El Estado es necesario

El Estado es absolutamente necesario para establecer un orden jurídico y hacerlo respetar mediante poderes limitados por frenos y contrapesos. También debe brindar bienes públicos para evitar la natural propensión humana por aprovechar sin contribuir, también llamada “free riding”. Esto es, cuando no se puede excluir de su disfrute a quienes se hacen los distraídos y no pagan por utilizarlos.

Para que la población cumpla con sus obligaciones espontáneamente, incluso dar la vida por la Patria, se ha creado una mística acerca del Estado como ser omnisciente, honesto y justo, más cercano a lo divino que a lo humano. Una suerte de una herramienta infalible ante “fallas” del mercado para lograr igualdad en una sociedad injusta, según predica el socialismo. 

El Estado es el mejor arreglo institucional posible para ordenar la vida colectiva, aunque muy peligroso en su funcionamiento real, pues lo conforma gente con más carne que hueso, por políticos con más hambre que seso y por gestores que bien saben de eso.

Todas las mañanas, en cada ciudad argentina llegan a su trabajo miles de personas que se dispersan en múltiples oficinas, que, en apariencia, son todas iguales, con sus jefes, empleados, escritorios, archivos y computadoras. Sin embargo, existe una diferencia entre unas y otras. Las reparticiones públicas manejan fondos de partidas presupuestarias alimentadas por impuestos, tasas y contribuciones que “caen del cielo” y parecen infinitos. Además, se pueden gastar conforme a reglas fáciles de eludir con dictámenes torcidos o con expedientes perdidos.

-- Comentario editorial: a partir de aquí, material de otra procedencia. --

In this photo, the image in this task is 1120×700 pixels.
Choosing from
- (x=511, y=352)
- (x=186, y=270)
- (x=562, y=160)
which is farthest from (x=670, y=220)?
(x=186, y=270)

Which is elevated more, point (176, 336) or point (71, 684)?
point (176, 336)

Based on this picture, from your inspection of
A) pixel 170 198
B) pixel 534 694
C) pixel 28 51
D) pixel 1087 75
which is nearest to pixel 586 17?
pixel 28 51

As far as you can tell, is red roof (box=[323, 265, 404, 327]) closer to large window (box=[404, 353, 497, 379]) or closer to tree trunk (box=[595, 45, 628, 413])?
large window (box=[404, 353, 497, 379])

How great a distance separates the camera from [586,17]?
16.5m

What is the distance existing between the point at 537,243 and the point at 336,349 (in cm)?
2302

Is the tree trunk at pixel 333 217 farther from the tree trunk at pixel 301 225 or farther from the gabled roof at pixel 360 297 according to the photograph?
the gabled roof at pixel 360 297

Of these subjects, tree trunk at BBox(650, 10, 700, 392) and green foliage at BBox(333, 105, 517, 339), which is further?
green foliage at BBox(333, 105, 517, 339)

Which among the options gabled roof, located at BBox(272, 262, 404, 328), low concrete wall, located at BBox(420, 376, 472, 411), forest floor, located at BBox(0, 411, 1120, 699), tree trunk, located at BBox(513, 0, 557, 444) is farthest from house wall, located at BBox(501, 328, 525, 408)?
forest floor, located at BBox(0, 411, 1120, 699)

En las oficinas particulares, los ingresos dependen de la competencia, el mérito y el esfuerzo, de la calidad y el precio, de la buena venta y la mejor posventa. Nadie regala nada y cuando un solo peso se desvía, existe un dueño que pone el grito en el cielo porque sale de su bolsillo.

No hay solución perfecta para diseñar un Estado que genere más valor del que consume, pues sus mecanismos internos siempre estarán afectados por la política, por intereses personales, por la ausencia de dueño y por expertos en mercados regulados. En el Estado también funciona el mercado, como lo enseña el manual kirchnerista.

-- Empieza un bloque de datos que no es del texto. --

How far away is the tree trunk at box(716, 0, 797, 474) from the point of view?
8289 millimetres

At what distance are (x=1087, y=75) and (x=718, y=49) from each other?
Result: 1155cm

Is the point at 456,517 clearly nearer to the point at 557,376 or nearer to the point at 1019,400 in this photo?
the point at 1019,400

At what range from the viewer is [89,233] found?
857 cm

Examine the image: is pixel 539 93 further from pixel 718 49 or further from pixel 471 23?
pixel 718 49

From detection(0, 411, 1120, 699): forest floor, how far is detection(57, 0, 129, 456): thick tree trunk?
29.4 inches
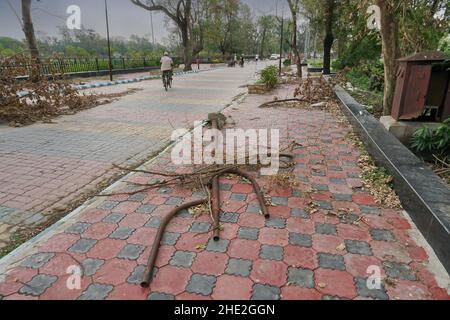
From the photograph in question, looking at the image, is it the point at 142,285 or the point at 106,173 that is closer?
the point at 142,285

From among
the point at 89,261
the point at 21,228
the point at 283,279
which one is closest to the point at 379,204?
the point at 283,279

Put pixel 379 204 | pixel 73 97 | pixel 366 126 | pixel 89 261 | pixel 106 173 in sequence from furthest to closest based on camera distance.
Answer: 1. pixel 73 97
2. pixel 366 126
3. pixel 106 173
4. pixel 379 204
5. pixel 89 261

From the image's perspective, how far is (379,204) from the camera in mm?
3221

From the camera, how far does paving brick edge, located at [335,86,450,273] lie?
239 centimetres

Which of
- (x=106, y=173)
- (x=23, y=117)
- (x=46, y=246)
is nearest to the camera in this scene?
(x=46, y=246)

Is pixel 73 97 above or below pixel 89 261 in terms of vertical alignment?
above

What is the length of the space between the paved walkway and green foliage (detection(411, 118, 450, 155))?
416 cm

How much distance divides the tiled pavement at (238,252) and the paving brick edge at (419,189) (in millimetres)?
135

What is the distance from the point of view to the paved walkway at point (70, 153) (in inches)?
133

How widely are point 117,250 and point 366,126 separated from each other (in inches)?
176

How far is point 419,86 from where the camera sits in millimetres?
4602

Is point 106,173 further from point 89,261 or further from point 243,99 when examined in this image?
point 243,99

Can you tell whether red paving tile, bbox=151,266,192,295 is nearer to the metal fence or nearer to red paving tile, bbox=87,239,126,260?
red paving tile, bbox=87,239,126,260

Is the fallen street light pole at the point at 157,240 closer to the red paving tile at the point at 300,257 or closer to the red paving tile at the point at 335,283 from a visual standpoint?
the red paving tile at the point at 300,257
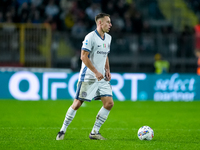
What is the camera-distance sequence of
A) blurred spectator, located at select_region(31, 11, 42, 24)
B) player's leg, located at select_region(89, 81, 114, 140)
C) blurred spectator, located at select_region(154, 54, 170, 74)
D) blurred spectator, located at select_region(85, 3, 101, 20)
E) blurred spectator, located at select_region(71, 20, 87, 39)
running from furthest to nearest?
blurred spectator, located at select_region(85, 3, 101, 20) → blurred spectator, located at select_region(71, 20, 87, 39) → blurred spectator, located at select_region(31, 11, 42, 24) → blurred spectator, located at select_region(154, 54, 170, 74) → player's leg, located at select_region(89, 81, 114, 140)

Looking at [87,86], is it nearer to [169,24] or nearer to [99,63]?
[99,63]

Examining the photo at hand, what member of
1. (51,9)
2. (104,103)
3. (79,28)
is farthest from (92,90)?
(51,9)

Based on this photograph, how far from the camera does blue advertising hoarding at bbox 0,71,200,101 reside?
1473cm

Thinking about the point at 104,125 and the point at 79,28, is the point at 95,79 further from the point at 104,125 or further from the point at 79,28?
the point at 79,28

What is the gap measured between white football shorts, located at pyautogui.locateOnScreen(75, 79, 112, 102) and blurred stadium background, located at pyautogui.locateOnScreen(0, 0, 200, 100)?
8.18m

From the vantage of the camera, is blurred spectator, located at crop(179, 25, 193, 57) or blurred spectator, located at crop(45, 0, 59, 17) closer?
blurred spectator, located at crop(179, 25, 193, 57)

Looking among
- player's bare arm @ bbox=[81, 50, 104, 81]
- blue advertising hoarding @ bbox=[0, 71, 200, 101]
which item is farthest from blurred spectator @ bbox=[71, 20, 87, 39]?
player's bare arm @ bbox=[81, 50, 104, 81]

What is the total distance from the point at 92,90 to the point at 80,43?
9.91 m

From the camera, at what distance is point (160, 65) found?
16641 mm

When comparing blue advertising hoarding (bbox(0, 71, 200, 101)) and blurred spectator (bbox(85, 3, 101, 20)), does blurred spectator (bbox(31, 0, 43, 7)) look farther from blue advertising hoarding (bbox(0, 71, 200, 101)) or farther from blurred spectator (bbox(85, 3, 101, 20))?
blue advertising hoarding (bbox(0, 71, 200, 101))

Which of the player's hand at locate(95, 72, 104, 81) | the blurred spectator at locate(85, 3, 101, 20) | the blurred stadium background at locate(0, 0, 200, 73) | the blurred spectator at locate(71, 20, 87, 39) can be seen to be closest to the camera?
the player's hand at locate(95, 72, 104, 81)

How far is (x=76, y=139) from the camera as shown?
22.4 feet

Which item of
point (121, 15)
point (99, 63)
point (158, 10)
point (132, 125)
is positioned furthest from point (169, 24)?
point (99, 63)

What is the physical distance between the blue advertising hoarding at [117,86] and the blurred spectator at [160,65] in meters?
1.34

No es posible crear “hombres nuevos”, por más que se predique o se castigue. Los países serios construyen durante años un capital social para convivir bajo reglas estables y respetadas, con lazos de confianza recíproca, que son los mejores sustitutos del “hombre nuevo” en este valle de lágrimas. Cuando la honradez y la educación son los pilares sociales, el Estado puede asumir funciones más alejadas de sus prestaciones esenciales y las pérdidas de riqueza por “disipación” serán menores que los groseros quebrantos que sufren los populismos “nac&pop”.

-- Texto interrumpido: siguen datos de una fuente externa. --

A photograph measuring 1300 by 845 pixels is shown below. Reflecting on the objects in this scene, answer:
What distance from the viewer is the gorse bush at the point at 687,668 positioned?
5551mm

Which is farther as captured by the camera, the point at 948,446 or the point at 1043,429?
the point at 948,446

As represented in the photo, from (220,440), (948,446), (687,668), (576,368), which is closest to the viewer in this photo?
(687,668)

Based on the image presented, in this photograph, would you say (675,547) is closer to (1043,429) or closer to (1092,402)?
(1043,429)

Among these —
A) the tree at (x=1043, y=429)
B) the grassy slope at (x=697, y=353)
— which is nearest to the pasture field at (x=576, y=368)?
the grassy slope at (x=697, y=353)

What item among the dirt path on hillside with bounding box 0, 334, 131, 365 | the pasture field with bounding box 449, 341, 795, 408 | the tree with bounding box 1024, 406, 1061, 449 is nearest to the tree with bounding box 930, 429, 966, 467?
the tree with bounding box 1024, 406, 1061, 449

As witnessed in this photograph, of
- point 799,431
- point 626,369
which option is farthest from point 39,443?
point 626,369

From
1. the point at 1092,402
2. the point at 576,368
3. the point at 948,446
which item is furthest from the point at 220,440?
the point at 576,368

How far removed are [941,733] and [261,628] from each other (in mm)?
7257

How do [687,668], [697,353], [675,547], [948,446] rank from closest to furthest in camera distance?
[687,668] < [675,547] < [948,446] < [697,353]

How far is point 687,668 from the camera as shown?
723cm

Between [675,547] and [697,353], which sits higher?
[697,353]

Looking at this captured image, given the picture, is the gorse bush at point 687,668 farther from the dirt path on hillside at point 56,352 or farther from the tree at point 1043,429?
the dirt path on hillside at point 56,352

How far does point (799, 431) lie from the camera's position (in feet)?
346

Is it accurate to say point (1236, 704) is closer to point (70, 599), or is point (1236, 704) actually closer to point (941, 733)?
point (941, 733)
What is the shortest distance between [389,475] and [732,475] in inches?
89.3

La experiencia kirchnerista hace innecesario recurrir a ejemplos abstractos de depredación burda e indisimulada: bolsos, fajos y conventos; cuadernos, arrepentidos y compungidos; cajas, cofres y baúles; Puerto Madero, Calafate y Seychelles; sobreprecios, tragamonedas y retornos; secretarios, asesores y choferes; subsidios, intermediarios y operadores. Y ahora, la sentencia en el caso YPF, que condena al Estado Nacional a abonar 16,000 millones de dólares a un oscuro fondo buitre, detrás del cual la jueza federal de Nueva York encontró a la familia Eskenazi. Todo ello gracias a las gestiones del exprocurador Carlos Zannini, de Axel Kicillof y, por supuesto, de Néstor Kirchner, cuya sombra aún se proyecta sobre ese gigantesco fraude a las arcas públicas, epítome de inclusión progresista vía Crédit Suisse.

Un Estado desquiciado, que agobia a la sociedad con inflación, deuda e impuestos está solo “presente” como ironía macabra cuando los salarios no alcanzan, la inseguridad se expande, las escuelas están maltrechas y los hospitales no dan turnos. Ahí se lo recuerda con interjecciones impropias para esta columna editorial. En el sector privado, su “presencia” implica cepo cambiario, falta de insumos y repuestos, presión fiscal y controles de precios, que también motivan groseros improperios.

La mentirosa exaltación de lo público en los últimos 20 años tuvo por objeto lograr votos ingenuos o resentidos, a pesar de ser una oferta vacía, con inauguraciones ficticias y palabras huecas transmitidas en cadena, mientras lo público se hacía privado mediante esquemas de corrupción.